TRAVELS
In July we travelled to Canada, and also west to Montana, Idaho, Wyoming and Utah.
On our first trip we visited Winnipeg in Manitoba, Canada. We loved the town. The lakefront has a beautiful park by the river. We took a boat tour which we enjoyed very much, and also found informative about this part of the world and its historical challenges. We also visited a trading fort whose dimensions amazed us all. The food was better and cheaper than the US, but the gas was higher. On this trip I learned two things: 1) even if your travels prevent you from checking in your hotel on the first date of your itinerary, you need to call the hotel or you risk your booking being cancelled, and 2) not all border crossings with Canada are opened 24 hours. So when traveling plan ahead.
We also visited Duluth and Bemidji in Minnesota. Both are charming gems hidden far far away from anything huge. The kids were for two weeks at a language camp in MN. They want to go back again.

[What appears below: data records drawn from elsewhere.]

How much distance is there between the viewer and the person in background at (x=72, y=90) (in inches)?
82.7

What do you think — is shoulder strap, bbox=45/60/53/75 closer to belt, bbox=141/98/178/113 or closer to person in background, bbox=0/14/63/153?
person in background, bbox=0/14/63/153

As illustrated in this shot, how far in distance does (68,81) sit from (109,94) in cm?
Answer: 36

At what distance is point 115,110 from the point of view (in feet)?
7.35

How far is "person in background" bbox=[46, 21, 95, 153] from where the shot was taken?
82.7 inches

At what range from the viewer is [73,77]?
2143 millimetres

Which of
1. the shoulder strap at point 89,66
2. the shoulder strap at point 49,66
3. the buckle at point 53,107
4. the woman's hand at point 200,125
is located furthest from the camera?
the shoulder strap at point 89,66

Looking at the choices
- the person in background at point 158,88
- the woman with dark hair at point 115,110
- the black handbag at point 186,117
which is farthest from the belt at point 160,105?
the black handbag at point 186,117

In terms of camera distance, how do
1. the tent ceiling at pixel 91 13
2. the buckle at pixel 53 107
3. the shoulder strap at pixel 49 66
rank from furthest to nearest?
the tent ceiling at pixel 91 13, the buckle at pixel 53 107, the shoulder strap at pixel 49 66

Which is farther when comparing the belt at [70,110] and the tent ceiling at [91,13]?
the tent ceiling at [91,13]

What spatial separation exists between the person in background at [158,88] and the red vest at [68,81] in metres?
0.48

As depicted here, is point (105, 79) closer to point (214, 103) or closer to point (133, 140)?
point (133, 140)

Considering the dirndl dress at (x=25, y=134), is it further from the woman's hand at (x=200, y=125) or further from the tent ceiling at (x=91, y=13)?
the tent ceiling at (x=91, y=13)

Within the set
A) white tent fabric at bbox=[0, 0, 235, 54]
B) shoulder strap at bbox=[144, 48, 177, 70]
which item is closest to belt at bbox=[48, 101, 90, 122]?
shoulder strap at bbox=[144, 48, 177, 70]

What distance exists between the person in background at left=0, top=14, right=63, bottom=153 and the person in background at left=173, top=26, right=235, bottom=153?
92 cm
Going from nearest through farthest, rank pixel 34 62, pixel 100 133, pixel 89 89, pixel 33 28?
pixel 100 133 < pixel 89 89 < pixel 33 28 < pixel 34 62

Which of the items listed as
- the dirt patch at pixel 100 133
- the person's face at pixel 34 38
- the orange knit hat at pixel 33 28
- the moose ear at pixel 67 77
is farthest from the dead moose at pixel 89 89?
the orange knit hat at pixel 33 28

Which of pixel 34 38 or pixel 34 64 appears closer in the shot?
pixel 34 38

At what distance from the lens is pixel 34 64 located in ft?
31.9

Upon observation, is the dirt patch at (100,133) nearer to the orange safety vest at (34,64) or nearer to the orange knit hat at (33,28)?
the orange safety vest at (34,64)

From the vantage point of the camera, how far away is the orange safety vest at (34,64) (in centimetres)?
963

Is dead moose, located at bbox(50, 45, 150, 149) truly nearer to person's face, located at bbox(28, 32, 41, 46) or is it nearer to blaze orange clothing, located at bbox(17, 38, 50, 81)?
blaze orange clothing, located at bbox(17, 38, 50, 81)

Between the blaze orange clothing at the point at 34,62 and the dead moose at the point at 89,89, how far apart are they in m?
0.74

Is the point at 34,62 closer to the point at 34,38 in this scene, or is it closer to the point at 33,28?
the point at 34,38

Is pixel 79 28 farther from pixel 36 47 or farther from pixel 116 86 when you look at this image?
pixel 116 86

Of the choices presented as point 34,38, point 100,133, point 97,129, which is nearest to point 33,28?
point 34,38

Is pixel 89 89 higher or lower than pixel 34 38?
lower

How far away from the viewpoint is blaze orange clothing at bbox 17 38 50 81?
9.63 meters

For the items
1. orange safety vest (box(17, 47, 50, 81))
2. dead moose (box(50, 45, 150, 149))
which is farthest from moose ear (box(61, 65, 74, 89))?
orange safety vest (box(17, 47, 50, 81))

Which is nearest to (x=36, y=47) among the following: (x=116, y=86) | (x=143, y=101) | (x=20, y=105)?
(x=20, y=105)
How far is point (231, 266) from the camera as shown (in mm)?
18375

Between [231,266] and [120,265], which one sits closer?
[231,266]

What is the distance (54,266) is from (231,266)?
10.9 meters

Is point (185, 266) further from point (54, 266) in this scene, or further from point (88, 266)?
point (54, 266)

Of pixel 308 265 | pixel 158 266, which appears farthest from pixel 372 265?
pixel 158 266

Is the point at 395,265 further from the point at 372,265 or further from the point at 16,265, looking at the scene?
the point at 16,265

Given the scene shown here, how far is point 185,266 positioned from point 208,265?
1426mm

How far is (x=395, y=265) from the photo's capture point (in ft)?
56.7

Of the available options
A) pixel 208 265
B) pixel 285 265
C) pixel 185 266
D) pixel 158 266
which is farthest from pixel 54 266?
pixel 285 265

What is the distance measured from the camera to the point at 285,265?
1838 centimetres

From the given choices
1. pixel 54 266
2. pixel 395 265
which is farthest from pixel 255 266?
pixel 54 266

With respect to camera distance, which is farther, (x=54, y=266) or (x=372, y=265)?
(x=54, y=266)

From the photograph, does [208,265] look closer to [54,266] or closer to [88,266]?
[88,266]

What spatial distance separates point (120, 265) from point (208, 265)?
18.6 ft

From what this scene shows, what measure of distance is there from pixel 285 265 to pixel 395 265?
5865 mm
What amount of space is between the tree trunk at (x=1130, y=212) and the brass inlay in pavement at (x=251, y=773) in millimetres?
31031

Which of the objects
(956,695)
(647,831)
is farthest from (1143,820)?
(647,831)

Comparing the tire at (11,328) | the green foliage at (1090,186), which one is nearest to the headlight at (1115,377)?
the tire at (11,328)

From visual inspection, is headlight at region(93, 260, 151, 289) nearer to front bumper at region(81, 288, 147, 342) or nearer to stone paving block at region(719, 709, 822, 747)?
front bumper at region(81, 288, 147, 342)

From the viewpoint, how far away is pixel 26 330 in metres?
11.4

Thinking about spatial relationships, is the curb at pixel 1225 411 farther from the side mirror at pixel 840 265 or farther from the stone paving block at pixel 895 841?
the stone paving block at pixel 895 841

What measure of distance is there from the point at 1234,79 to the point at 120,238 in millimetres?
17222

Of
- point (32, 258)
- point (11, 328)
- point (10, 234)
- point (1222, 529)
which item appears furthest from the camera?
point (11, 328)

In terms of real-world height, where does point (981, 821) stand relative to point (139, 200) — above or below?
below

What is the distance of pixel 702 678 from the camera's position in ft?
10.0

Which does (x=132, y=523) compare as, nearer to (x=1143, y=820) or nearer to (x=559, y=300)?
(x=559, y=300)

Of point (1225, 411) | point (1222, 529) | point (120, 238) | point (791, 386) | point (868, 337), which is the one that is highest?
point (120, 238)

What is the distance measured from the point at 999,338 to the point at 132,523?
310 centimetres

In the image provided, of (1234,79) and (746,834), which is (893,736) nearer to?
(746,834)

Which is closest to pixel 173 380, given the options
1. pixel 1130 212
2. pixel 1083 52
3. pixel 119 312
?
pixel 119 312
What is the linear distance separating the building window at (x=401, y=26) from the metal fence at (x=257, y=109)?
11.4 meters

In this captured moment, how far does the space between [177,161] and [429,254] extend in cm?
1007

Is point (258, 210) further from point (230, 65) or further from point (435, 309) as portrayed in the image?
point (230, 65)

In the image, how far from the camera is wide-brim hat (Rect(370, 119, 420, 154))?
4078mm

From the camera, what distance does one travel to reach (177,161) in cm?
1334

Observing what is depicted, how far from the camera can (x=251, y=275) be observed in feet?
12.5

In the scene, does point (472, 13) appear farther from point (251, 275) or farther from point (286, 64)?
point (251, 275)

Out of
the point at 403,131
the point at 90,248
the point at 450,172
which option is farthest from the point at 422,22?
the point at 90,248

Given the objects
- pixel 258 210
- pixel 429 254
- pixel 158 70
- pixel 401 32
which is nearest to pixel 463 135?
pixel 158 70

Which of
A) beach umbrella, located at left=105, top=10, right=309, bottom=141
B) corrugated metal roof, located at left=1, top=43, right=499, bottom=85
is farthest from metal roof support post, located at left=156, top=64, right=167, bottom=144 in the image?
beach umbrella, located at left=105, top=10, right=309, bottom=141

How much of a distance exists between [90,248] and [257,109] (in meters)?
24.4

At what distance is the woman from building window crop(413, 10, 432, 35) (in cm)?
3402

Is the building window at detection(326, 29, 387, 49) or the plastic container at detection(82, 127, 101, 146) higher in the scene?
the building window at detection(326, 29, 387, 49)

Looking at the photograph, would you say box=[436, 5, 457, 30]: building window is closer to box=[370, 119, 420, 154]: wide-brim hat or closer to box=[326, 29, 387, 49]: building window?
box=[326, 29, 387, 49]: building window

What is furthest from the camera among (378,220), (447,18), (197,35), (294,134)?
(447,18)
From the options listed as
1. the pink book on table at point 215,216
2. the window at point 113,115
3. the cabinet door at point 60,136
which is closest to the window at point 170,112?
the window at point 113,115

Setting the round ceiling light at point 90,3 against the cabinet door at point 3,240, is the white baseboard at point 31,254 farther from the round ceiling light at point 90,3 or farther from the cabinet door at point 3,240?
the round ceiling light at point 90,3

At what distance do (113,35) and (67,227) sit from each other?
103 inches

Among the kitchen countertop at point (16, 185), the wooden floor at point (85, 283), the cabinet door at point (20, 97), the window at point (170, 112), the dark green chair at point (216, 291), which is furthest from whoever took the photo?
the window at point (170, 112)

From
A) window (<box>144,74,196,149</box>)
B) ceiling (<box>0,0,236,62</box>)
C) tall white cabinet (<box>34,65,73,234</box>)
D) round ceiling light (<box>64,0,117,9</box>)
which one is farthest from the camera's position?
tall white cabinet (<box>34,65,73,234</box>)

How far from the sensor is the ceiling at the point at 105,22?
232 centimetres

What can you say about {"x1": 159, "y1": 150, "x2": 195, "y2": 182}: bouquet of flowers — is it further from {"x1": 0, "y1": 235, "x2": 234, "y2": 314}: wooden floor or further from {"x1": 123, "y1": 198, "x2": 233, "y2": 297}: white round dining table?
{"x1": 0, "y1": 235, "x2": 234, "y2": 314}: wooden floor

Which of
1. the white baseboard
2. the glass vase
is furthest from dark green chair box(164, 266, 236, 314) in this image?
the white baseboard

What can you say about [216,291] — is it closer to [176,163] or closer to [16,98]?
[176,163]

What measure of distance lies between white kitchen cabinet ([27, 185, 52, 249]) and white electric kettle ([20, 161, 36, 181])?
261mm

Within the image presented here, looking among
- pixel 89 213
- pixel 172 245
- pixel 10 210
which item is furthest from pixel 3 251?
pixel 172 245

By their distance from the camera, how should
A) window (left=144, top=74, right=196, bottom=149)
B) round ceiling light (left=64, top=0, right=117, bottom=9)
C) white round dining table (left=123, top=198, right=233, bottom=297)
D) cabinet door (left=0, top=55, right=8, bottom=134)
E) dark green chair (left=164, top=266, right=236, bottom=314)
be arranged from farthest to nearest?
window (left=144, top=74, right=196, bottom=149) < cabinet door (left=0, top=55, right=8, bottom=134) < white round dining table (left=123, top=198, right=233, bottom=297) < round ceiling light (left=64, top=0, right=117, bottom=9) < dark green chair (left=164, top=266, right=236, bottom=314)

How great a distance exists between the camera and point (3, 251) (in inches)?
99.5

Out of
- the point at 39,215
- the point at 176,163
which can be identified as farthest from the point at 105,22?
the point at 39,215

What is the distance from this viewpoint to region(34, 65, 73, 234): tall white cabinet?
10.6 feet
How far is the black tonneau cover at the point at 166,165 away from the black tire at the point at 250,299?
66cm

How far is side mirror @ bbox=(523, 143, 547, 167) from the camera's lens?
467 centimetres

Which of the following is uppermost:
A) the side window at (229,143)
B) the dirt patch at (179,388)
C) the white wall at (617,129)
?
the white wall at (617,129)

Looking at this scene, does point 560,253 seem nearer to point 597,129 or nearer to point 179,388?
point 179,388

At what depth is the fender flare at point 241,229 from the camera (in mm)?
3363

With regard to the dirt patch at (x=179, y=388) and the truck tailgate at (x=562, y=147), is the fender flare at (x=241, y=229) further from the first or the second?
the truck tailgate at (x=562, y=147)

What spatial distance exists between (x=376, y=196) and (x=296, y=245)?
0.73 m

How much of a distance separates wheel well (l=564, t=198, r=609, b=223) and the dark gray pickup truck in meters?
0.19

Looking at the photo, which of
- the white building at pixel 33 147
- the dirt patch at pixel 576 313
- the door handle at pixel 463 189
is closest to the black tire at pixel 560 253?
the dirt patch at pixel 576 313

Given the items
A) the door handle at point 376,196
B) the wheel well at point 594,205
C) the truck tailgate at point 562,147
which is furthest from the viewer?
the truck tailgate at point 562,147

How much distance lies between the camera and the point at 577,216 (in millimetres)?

Our trip west was to Glacier NP and Yellowstone. Glacier is an amazing place and everyone should see it multiple times. Yellowstone is huge but so are the crowds, which robs from the serenity I look forward to in such trips. We camped at the St.Mary KOA on the west side of Glacier and we found it to be a great starting place for many key destinations in the park, mainly anything west of Logan Pass, Two Medicine and Many Glacier. The visitor center at St.Mary is fantastic. The boat tour is not so great. Landing in Kalispell was a challenge for B, but landing in Idaho Falls was perfectly fine. Go visit Glacier, it is amazing. We loved all hikes we did- Avalanche Lake, Hidden Lake, St.Mary and Virginia Falls, Grenell Lake, and Iceberg Lake. AtYellowstone we loved Mystic Falls, we did the entire loop starting from the left heading directly to the falls along the flat path; climbing the falls and descending from there to the parking lot was a bit strenuous. We did not like Fairy Falls because it was too crowded. We also did not like Beaver Ponds because it was not an interesting hike, but we loved that the hike begins in one state, stays for a while in another state, before going back to the first state - basically we were in Wyoming and Idaho during the hike. In Yellowstone we loved Lamar Valley because there were so many animals to observe and listen to. We also spent a day at West Yellowstone in the Bear and Wolf Center which offers a two-day admission, with unlimited comings and goings. The town was a ghost town in the middle of the day which was a lovely observation to make.
READINGS
Me: Surviving Hitler, Animal Farm
S: Red scarf girl, Tangerine
B: Usborne: Life of Napoleon, and Who was Napoleon; Nick and Tesla-Solar Powered
PG: Vovo de no Pe
Read Aloud: We need to finish Narnia and Two Miserable Presidents. At the moment we are cutting through with Usborne's short book on Alexander the Great.
SCHOOL
We are a day away from school starting. We are not ready. Our sleeping schedules are off. We are also mentally not there given the thrill of our travels. I am not ready. Fourth grader is returning full time, if things are not working out with him, I will try to pull him out as a part-time student. Sixth grader is a floater at the moment. She is very dedicated to her instruments and with the unnecessary intensity and stress of school she may be conflicted, so I am leaning towards homeschooling full-time, but we will try to get her to attend part-time for Science, Social Science and English. The rules they have are crazy in these schools. Taking a kid from school for a trip is full of hurdles, but after that the kid itself has to go through loops to make up all the missed stuff. They have made it too complicated, way too early. Give kids a break, you are not making them Nobel laureates at 11. She wants to play basketball and play in the orchestra, but who, in their right mind, would ever ask kids to play music at 7am? Kids should be sleeping at 7am, and school should not be rolling until at least 8:30am. Middle schoolers need a lot of sleep. My middle schooler sleeps all the time because her body is changing by the minute. Administrators seam to forget that they were kids once going through the same metamorphosis. It is really puzzling what collective human stupidity looks like. Also optimizing as is done is wrong - they kill all creativity and hunger to learn, and to be curious; they create robots and this is shameful. I wish I had understood the fallacy of the "excellent school".